Tuesday, April 1, 2014

March and the struggle of an empty larder (with a garden to come)

It's April now, officially. But March, as a month, is a rough one for cooking. I was thinking about how uninspired most of my cooking was over the past month coupled with a very bare farmer's market and I began to think a lot about food and surviving a hard winter before it was possible for a person like me to go to the grocery store and pick up bananas.

It's so much harder imagining that sort of life than I like to admit.

I try so hard to eat seasonally. Strawberries are only allowed on my table in early summer. That's why we shop at the farmer's market whenever we can and are working on planting our own garden. For the first time ever, I get to work my own plot of land! No more five pots of sweet peppers hidden on the balcony. It's exciting: starting seedlings, waiting for ground to thaw (another reason I can't imagine having to rely on this garden for my food. This has been a particularly bad winter. We're just seen the ground for the first time since January about a week ago.). Really, the planning has gotten me through this truly uninspired month.

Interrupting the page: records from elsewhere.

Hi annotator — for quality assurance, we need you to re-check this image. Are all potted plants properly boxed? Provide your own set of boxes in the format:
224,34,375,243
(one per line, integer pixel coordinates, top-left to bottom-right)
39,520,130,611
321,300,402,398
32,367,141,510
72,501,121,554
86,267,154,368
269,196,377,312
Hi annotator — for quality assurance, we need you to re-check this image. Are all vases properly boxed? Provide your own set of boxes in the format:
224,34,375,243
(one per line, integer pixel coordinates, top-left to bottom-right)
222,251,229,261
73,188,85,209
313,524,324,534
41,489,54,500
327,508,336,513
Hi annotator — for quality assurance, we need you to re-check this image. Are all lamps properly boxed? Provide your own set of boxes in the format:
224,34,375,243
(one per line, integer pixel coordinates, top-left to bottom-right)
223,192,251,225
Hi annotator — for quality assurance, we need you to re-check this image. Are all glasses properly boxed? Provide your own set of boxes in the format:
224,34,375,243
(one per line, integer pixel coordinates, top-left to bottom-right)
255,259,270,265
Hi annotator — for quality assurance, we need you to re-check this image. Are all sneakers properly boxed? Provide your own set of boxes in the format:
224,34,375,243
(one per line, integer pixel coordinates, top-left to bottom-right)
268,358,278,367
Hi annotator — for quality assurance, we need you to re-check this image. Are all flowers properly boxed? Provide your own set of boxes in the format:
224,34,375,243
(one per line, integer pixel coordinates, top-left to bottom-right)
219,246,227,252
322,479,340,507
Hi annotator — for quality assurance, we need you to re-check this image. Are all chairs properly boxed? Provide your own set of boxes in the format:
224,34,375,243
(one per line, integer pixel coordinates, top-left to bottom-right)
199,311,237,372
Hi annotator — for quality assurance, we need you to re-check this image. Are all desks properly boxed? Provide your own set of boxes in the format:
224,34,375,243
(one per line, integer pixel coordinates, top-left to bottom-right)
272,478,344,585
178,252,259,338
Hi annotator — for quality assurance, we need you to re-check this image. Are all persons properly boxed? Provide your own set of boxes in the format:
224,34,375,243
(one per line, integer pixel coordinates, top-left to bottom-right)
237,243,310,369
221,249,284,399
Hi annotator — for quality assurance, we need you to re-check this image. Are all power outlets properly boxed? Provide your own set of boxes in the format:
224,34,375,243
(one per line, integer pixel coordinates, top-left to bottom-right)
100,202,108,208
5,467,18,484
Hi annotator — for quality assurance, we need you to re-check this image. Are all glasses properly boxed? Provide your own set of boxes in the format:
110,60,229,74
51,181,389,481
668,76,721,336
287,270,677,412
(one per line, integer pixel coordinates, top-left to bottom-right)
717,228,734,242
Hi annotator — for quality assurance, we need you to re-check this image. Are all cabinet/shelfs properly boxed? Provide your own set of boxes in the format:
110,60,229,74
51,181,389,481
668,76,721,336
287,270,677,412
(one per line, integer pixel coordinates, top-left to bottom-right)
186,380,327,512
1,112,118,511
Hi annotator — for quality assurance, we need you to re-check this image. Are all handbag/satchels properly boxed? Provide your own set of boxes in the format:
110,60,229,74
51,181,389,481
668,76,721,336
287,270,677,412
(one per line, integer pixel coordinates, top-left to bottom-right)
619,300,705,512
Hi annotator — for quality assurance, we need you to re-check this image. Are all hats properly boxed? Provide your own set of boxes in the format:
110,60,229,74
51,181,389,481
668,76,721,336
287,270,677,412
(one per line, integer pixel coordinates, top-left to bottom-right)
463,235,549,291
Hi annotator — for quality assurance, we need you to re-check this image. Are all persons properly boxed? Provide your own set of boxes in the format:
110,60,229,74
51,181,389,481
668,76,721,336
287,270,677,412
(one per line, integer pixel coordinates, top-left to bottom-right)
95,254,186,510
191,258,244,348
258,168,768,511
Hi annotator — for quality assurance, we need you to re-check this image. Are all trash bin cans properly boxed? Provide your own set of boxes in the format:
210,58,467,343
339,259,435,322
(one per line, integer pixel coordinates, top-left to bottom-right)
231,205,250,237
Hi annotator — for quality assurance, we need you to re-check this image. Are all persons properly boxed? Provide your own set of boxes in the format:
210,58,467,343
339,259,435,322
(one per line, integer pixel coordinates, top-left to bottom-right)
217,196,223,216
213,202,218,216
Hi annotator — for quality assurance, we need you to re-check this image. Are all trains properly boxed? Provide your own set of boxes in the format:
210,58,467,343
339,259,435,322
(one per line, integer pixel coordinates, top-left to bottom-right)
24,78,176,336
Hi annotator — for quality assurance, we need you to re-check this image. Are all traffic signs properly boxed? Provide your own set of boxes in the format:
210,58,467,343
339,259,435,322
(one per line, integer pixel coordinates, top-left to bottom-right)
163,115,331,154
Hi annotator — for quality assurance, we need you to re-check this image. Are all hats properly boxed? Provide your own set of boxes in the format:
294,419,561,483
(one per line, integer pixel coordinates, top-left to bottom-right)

Gardening means a lot to me. 

I can remember my parent's garden and the year they accidentally crossbred strawberries and habanero peppers, creating a very interesting experience. I also remember my nonno's garden in the backyard: mostly made up of fragrant tomatoes for his famous sauce. Incidentally, we a planting a large number of fragrant tomatoes in our own plot this year. I hope to replicate that sauce someday. To make up for all of the terrible years I refused to eat it as a child.

Gardening's in my blood as much as anything.